August 2023 Edition
EXECUTIVE SUMMARY: We cover the fantastic tale of the hacker sometimes known as 'The Doctor' and other times as the 'Janit0r' who played cyber Thanos and destroyed over 10 million devices to save the planet from another hacker - or so he says. Maureen The Clean discusses Phlashing while juggling kids and her day job. Jake The Pedantic reveals his command of the 'come to papa' phrase while discussing 'Juice Jacking' while Samuel The Harangued continues to whack-a-mole Aunt Mabry's cyber indiscretions.

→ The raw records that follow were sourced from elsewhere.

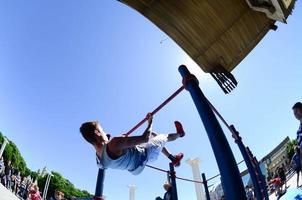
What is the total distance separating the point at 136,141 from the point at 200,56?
3587mm

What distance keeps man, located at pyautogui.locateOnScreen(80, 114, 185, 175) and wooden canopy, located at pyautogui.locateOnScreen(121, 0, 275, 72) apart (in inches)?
109

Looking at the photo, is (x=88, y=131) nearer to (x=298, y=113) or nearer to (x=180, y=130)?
(x=180, y=130)

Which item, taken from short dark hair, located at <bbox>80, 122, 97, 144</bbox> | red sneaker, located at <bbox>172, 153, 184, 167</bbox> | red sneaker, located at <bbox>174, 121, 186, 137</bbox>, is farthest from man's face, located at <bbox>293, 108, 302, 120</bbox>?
short dark hair, located at <bbox>80, 122, 97, 144</bbox>

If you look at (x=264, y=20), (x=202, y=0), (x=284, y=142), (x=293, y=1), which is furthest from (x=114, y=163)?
(x=284, y=142)

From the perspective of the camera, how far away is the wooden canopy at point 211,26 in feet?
18.2

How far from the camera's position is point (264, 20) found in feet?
19.2

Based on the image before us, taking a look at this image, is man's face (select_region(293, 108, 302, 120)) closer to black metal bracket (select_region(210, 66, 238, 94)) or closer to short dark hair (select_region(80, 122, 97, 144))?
black metal bracket (select_region(210, 66, 238, 94))

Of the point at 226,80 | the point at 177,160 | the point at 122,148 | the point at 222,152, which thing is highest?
the point at 226,80

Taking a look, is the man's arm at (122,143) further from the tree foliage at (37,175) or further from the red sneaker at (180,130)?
the tree foliage at (37,175)

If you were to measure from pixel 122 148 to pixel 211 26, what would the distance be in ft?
12.6

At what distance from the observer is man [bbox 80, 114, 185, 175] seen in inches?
122

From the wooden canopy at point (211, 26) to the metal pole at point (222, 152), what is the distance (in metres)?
2.89

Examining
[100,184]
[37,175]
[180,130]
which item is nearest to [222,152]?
[180,130]

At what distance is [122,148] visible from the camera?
3115mm
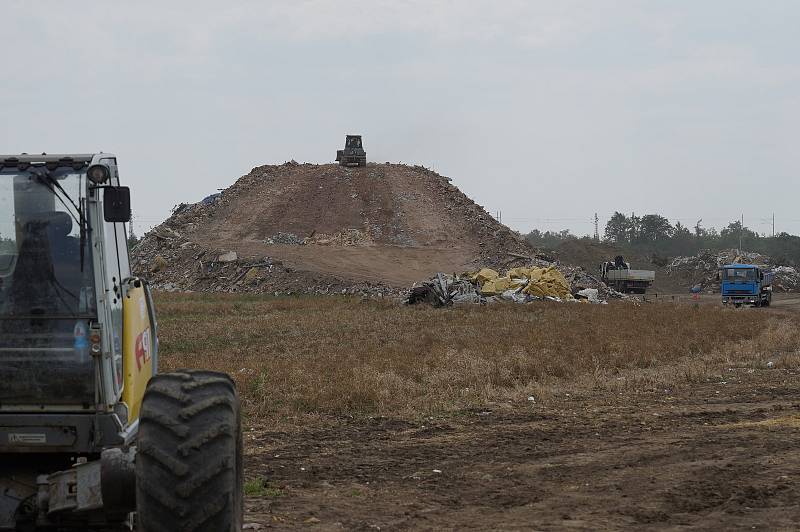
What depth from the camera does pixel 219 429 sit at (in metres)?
5.61

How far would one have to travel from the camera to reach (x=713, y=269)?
7606cm

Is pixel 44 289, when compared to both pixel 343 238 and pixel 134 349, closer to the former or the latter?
pixel 134 349

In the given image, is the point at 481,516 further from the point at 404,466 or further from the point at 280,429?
the point at 280,429

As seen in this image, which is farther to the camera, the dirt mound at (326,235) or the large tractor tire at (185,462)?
the dirt mound at (326,235)

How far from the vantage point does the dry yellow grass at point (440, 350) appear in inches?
585

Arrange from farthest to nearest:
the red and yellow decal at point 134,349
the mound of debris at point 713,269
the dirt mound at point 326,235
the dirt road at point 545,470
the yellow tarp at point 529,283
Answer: the mound of debris at point 713,269, the dirt mound at point 326,235, the yellow tarp at point 529,283, the dirt road at point 545,470, the red and yellow decal at point 134,349

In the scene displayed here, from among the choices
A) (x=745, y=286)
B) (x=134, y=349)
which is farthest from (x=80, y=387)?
(x=745, y=286)

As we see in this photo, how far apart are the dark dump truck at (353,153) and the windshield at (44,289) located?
6696 cm

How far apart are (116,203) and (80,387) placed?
111 cm

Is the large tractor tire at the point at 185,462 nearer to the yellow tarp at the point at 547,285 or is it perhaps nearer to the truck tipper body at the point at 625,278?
the yellow tarp at the point at 547,285

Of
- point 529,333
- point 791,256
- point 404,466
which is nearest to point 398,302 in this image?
point 529,333

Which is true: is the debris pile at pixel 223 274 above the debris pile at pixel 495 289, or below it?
above

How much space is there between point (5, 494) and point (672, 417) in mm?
9226

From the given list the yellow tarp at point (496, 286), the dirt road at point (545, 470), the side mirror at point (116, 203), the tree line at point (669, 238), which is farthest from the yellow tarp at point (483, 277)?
the tree line at point (669, 238)
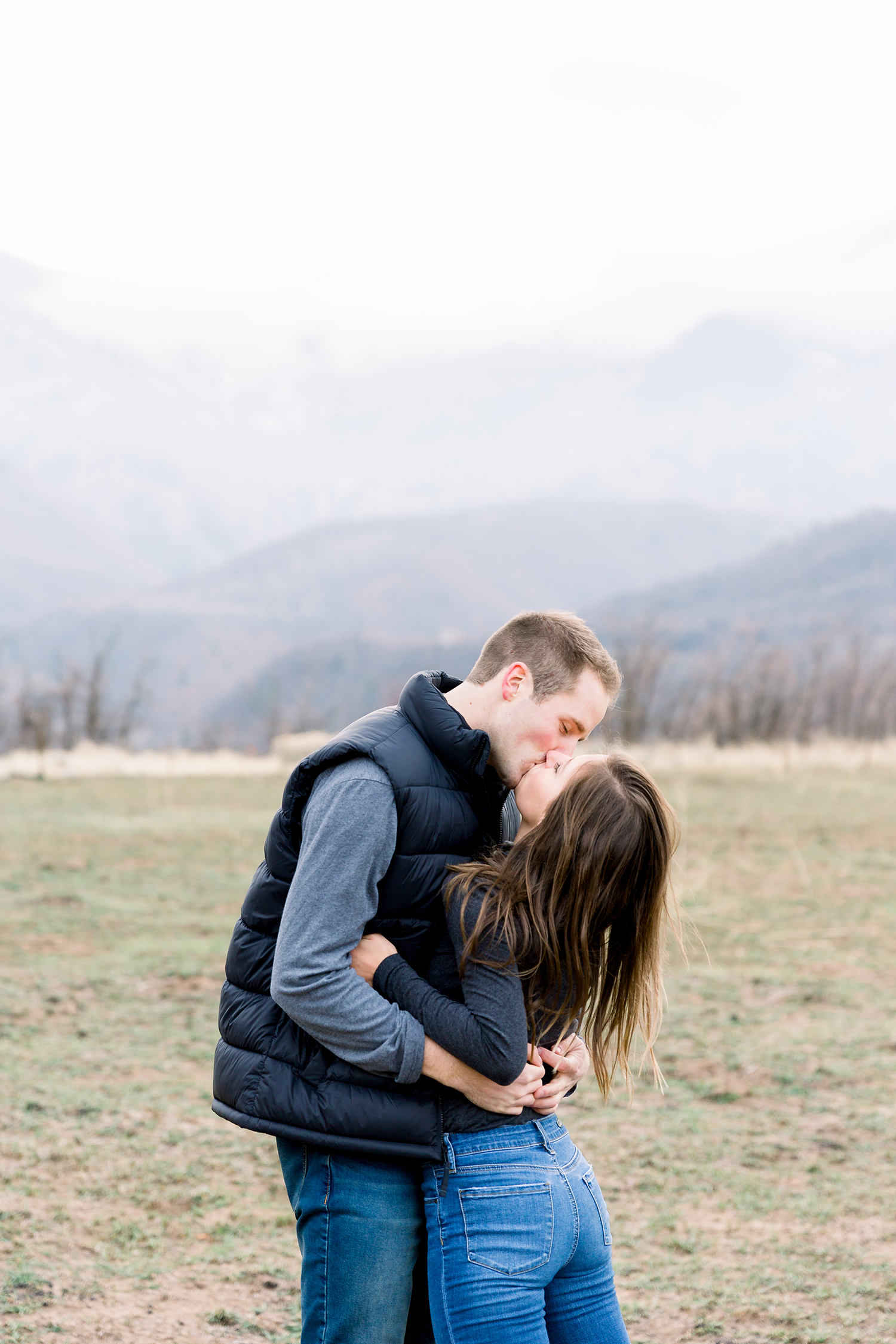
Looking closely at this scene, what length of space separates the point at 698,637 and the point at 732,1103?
14961 centimetres

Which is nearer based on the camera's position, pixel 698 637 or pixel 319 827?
pixel 319 827

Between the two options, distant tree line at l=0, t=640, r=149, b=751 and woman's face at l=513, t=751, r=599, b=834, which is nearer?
woman's face at l=513, t=751, r=599, b=834

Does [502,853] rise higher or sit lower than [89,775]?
higher

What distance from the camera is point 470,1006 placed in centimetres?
202

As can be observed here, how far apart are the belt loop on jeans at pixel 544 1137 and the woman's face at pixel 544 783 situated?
52 cm

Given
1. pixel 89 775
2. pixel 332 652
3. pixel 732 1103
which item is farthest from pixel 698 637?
pixel 732 1103

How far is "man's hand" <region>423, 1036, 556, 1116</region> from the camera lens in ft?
6.58

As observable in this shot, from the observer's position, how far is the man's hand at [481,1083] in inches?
79.0

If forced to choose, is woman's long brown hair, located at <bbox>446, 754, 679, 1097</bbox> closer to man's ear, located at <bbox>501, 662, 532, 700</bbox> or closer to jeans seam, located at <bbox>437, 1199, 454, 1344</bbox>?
man's ear, located at <bbox>501, 662, 532, 700</bbox>

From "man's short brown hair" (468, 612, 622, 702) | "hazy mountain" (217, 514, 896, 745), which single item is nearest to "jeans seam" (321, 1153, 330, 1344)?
"man's short brown hair" (468, 612, 622, 702)

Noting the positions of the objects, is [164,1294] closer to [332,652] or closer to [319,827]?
[319,827]

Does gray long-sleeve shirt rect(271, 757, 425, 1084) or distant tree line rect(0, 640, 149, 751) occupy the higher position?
gray long-sleeve shirt rect(271, 757, 425, 1084)

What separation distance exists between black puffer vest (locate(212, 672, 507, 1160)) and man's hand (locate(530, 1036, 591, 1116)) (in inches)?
8.0

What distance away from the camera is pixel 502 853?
7.21 feet
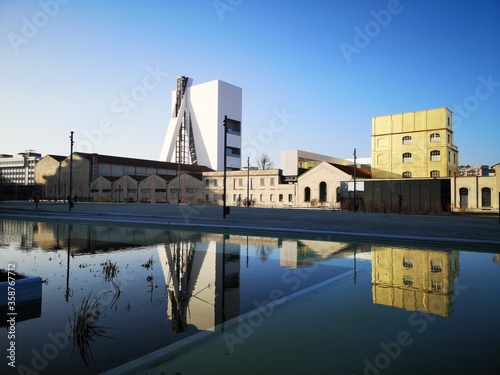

In 2016, a hacker known who called himself/herself 'The Doctor' but was given the nickname 'The Janit0r' destroyed over 10 million internet connected home devices, including 60,000 Indian home internet routers, and made them completely unusable. Thanos would have blushed with a move like THAT! '
'The Doctor', in a letter admitting guilt written to a news outlet, called it an 'Internet Chemotherapy'. 'The Doctor' used what is called a Phlashing attack, also known as Permanent Denial of Service (PDoS), where the attacker runs malicious code on a device and causes irreparable damage rendering the device completely unusable (also called 'bricking a device' since it can only be used as a brick or paper weight afterwards). His motivation was to remove poorly designed, insecure devices in homes from connecting to the internet before they were compromised by a more malicious hacker to launch a larger attack on the internet that used those same devices as weapons! But he didn't stop there. He released the source code to his malware and soon it ran wild amongst people who had a lot more malicious intent and many variants sprouted. Do you call 'The Doctor' a hacker? A vigilante? Irresponsible? Ethical or unethical? If so, what about the makers of these home internet devices who continue to sell devices with known vulnerabilities? The debate continues as devices increase exponentially in our homes!
Internet connected devices in companies and homes such as smart TVs, home routers, security cameras are all prime targets. Unpatched vulnerabilities are how they are exploited. Unfortunately, these are plentiful and pretty much every major brand has been guilty of pushing out poorly secured code in their devices including code from Chinese manufacturers
How to Protect Yourself?
Here are 3 things you can do to reduce your risk. Unfortunately, these issues mostly stem from the vendor:
Change the default password on all internet connected devices and make them strong passwords.
Make sure to update all devices to the latest patches. Enable automatic updates, if possible.
Check to see if your device manufacturer is still issuing software updates or patches for your device. If they have issued an 'end-of-life' notice for the device or components inside the device, it may be prudent to remove that device from your home network.
'Come to Papa!'
Jake The Pedantic
'Juice Jacking' With USB Ports
Hackers have figured out how to install malware behind those free USB charging stations in airports, malls, etc. It is perfect for them - they install the malicious USB once and people walk over to get hacked! Hackers call it 'Juice Jacking'. It is a big enough issue that the FBI and FCC have issued warnings about it. Juice jacking has been around since at least 2011 and major phone manufacturers have built in protections since then requiring user permission on data transfer or software install. But jail broken phones and other devices such as hand held gaming systems or devices from lesser known vendors could still be vulnerable.
TIPS TO AVOID IT
Use the right power adaptor! It comes with most of the common devices like phones!
Use your own battery charger!
If you are in a bind and have to use a USB outlet, power off your phone - still not foolproof but at least you are making it harder and lowering your risk.
Fool me once, shame on you. Fool me twice, shame on me! Imagine losing money in a crypto scam and then being targeted again by a scammer who promises to recover your money? Crypto recovery scams are now a thing. Read the FBI warning.
Are you using an old router that the manufacturer has issued an 'end-of-life' notice on? These are ripe targets for hackers to convert them into botnets or worse steal your data. Some old Zyxel routers are being targeted actively.
99.98% of Americans can be uniquely identified with just 15 characteristics such as marital status, age, gender. The data broker industry trades over 1500 characteristics about each of us thousands of times a day across every app, device and website we use.